• **PROBLEM DESCRIPTION**
Drop every picture, then transcribe the remaining data exactly.

• **RECORDED INFORMATION**
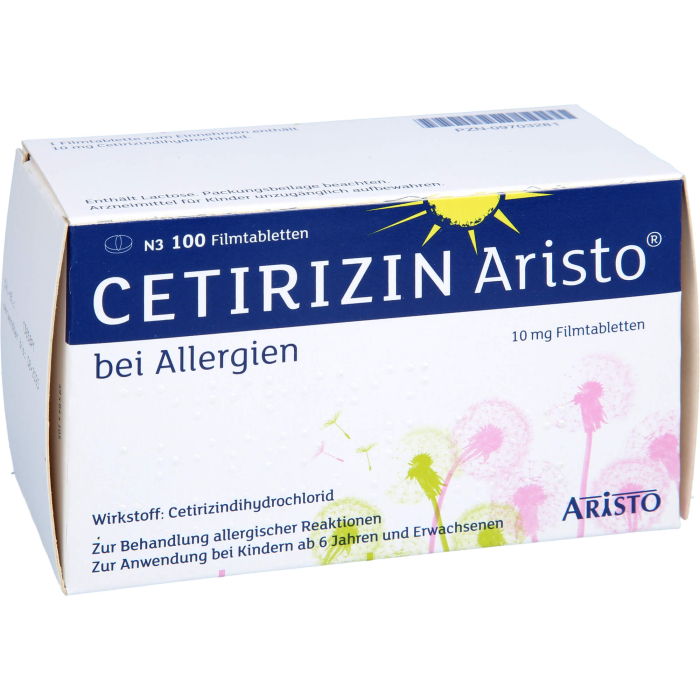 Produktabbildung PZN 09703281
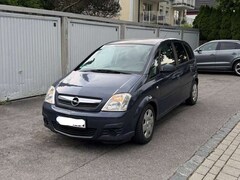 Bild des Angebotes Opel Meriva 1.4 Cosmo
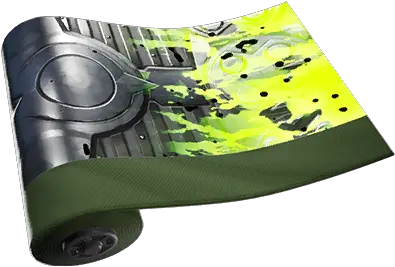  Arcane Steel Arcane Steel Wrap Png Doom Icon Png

• **RESPONSE FOR THIS EXERCISE**
 Produktabbildung PZN 09703281
 Bild des Angebotes Opel Meriva 1.4 Cosmo
  Arcane Steel Arcane Steel Wrap Png Doom Icon Png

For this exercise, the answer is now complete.